|
IN THE New American Society," Daniel Seligman has written in a Fortune article entitled "The New Masses," "it is increasingly difficult to tell the players apart without subpoenaing their tax returns." By way of illustration, Seligman challenges us to play detective. Here are four significant facts about a family, he says: They live in a six-room suburban house, have a swimming pool in their back yard, drive a late-model car, and own a television set. From these facts alone, what can we deduce about this family's rank or its breadwinner's occupation?
Nothing!
The "significant facts" are not significant at all. The family head might be a truck driver earning $5000, a college professor earning $7500, a life-insurance salesman earning $8500, or an airline pilot earning $15,000. In their ways of life that meet the eye, all these men are essentially every bit as reciprocal as Robert Hutchins's "interchangeable men." They —which is to say we —
are a product of the massive blending, blurring, and bunching that has homogenized American society. The cream has been mixed all through it. The class lines that once corrugated the old static social pyramid have become hopelessly blurred. As a result, the profile of the mass market in America today resembles a fat-waisted social diamond with more people clustered around an average before-tax income of almost $7000 than at either top or bottom.

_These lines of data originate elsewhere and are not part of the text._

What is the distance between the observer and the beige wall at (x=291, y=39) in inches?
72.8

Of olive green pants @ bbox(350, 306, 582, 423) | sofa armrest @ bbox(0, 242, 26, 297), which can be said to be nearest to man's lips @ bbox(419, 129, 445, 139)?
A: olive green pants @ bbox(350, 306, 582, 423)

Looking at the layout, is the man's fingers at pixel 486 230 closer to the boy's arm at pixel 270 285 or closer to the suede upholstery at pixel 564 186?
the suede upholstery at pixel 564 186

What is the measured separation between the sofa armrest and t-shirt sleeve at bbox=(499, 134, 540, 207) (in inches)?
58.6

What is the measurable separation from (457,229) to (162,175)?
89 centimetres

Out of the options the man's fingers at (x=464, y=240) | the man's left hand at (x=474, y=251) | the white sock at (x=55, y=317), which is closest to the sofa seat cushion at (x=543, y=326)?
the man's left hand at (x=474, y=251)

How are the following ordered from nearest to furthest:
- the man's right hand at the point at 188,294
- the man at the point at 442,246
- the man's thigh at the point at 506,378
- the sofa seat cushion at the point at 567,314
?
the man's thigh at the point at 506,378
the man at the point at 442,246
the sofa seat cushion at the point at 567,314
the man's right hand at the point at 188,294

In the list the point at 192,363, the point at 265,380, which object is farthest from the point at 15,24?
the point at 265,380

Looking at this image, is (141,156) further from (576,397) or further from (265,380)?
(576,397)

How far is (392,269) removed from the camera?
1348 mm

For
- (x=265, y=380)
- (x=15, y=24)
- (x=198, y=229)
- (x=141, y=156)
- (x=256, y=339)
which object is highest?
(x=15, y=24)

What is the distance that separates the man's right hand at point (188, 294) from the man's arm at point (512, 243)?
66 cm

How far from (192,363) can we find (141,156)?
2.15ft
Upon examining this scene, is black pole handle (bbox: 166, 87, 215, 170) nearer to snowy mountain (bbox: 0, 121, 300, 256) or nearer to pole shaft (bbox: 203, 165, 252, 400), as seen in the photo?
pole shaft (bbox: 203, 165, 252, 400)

Inside this teeming social diamond where, as our Commerce Department says, "Everybody's a little richer," distinctions that make a difference are becoming harder and harder to find. At the supermarket, product differences have blended into an almost universal panorama of Mass Moderation that offends — or excites — no one. Rheingold Beer is "never bitter . . . never sweet." Pepsi-Cola is "never heavy . . . never too sweet." Smirnoff Vodka "pleases all tastes because it has no taste."
In politics, the platforms and leading personalities of the two major parties have become virtually interchangeable. A voter who impulsively, or in frustration, splits his ticket today need split none of his preconceptions. Nor will he find much more diversity in his church pew than in his voting booth. Today's religions are highly success-oriented. Even such an "Off-Beat" religion as Norman Vincent Peale's tells us in its advertisements that we will be more successful if we learn how to make God our business partner, as do magazine articles counseling that we take God into our business. The once-fierce partisan crusaders of the Billy Sunday-school have long ago beaten their swords into stock shares and preach to us now not a gospel but a nonsectarian American civil code of social and educational reform, practical psychology for "getting along," and good sportsmanship.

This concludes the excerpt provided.